Wer zu der wachsenden Zahl von Kopfhörer-Liebhabern gehört, kann den kleinen Vincent auch als Verstärker mit integrierter Signal-Quelle verwenden. Mit einem satt laufenden Lautstärkeregler lässt sich der direkt darunter angebrachte 6,3-mm-Kopfhörerausgang regeln.

Vincent CD-200 - Innen

© Josef Bleier

Das Sanyo-Laufwerk DA11 nimmt fast den ganzen Platz im Ganzmetallgehäuse ein, was zur Hochkant-Anordnung der Hauptplatine mit den beiden 6N1-Röhren (links oben) führt.

Versuche mit Top-Over-Ears von Sennheiser und Beyerdynamic förderten erstaunliche Fähigkeiten zutage. Die Hörer klangen ausgesprochen dynamisch mit knackigen Impulsen und einem trockenen, tief reichenden Bass. Dazu kamen eine großzügige Räumlichkeit, neutrale, aber nicht nüchterne Stimmwiedergabe und seidig glänzende Obertöne. 

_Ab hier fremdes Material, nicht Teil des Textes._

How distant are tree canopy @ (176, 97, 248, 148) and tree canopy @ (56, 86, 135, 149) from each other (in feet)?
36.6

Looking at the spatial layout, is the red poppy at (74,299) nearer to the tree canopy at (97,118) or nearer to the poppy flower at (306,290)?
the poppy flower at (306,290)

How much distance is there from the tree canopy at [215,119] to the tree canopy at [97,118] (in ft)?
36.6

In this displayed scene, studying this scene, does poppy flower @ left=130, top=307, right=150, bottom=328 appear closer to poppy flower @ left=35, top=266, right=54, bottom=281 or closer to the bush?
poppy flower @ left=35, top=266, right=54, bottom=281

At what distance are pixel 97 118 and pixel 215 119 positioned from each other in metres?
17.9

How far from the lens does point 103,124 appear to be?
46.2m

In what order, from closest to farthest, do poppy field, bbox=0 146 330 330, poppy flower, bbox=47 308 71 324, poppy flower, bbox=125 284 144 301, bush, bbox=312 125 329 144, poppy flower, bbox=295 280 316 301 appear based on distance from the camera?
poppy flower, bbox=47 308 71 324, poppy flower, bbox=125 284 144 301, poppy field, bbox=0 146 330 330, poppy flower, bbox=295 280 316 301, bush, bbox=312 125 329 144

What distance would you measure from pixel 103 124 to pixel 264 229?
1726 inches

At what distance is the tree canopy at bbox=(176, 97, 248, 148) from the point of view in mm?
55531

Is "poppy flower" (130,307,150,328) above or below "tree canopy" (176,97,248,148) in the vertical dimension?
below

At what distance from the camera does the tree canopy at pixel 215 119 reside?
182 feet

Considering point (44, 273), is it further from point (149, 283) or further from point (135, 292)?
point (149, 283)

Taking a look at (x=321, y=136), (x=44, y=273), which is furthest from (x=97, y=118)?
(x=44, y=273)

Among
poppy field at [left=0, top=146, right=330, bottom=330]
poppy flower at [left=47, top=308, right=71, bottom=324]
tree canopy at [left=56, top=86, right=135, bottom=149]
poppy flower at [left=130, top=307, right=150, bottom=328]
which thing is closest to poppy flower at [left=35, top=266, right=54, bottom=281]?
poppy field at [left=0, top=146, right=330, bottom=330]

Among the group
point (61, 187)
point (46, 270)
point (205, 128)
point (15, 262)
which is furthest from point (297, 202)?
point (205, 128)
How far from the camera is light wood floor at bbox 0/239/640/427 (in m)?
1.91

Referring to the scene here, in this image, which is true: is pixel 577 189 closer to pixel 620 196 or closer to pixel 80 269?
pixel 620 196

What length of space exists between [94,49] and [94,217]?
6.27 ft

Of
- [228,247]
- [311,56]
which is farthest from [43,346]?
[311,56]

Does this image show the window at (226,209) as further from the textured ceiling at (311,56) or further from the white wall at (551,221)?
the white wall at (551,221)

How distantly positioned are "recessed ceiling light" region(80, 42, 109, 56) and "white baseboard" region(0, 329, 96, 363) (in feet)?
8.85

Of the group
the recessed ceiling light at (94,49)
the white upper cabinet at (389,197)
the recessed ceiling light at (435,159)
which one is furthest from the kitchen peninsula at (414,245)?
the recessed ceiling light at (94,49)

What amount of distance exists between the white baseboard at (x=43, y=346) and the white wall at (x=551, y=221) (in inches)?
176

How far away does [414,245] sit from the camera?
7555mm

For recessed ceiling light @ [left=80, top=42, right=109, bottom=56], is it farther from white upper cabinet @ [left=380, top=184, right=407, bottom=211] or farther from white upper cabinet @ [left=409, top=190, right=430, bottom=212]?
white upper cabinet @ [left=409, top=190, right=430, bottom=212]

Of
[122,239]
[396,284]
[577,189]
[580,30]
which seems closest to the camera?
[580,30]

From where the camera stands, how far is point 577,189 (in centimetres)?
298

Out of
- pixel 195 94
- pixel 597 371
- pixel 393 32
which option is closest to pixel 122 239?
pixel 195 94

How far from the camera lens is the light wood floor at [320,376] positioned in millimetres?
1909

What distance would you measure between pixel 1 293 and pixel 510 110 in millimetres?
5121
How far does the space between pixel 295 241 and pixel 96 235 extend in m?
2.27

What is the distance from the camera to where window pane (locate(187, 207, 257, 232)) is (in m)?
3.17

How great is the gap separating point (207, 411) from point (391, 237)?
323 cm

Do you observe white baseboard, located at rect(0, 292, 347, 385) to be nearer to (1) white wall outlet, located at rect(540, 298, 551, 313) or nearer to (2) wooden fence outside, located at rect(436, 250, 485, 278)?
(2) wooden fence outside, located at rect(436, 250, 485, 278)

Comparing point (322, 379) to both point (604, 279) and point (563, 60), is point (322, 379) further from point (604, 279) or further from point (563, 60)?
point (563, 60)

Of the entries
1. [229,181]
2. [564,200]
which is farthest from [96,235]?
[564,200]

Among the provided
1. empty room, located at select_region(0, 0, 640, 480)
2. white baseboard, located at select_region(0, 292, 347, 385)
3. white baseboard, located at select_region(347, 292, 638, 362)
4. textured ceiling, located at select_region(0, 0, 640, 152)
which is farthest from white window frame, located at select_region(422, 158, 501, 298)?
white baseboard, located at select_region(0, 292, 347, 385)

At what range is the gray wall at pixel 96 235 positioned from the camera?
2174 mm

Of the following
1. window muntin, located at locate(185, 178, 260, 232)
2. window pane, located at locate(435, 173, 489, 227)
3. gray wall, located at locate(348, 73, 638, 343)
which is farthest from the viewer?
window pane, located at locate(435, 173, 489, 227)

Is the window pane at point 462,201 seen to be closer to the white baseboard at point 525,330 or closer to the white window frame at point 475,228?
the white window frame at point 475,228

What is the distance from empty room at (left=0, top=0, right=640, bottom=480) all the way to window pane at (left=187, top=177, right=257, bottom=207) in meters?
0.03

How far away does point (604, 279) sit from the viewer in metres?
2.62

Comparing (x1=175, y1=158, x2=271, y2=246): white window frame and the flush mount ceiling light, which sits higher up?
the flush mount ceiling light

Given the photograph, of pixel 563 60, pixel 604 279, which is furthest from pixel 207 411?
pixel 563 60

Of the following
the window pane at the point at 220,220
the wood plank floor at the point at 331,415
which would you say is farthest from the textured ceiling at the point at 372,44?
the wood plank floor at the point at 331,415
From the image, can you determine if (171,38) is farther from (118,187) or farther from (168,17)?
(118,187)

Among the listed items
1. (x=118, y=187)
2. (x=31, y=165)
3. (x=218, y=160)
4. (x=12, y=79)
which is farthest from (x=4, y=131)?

Diese ausgesprochen stimmige Klangcharakteristik blieb erhalten, als wir den Vincent CD-200 an einen Amp anschlossen und über Lautsprecher hörten. Die Wiedergabe besaß etwas, das sich am besten mit Magie beschreiben lässt. Trotz aller Vorzugsbehandlung für Kopfhörer ist der CD-200 weniger für jene gemacht, die nur mit dem Kopfhören, sondern ganz besonders für alle, die auf ihren Bauch vertrauen.

Fazit

Ob als Stand-Alone-Gerät für Besitzer hochwertiger hochohmiger Kopfhörer oder maßgeschneiderter Zuspieler für den Vincent SV-200 und andere Stereo-Verstärker: 

Der CD-200 hat etwas Magisches in seinem Klangbild. Hier zählen weniger lupenhafte Auflösung und Transparenz als vielmehr satte Klangfarben, Spielfluss und Emotionalität. Das bewährte Hybrid-Konzept von Vincent mit den beiden 6N1 in der Ausgangsstufe geht also auf.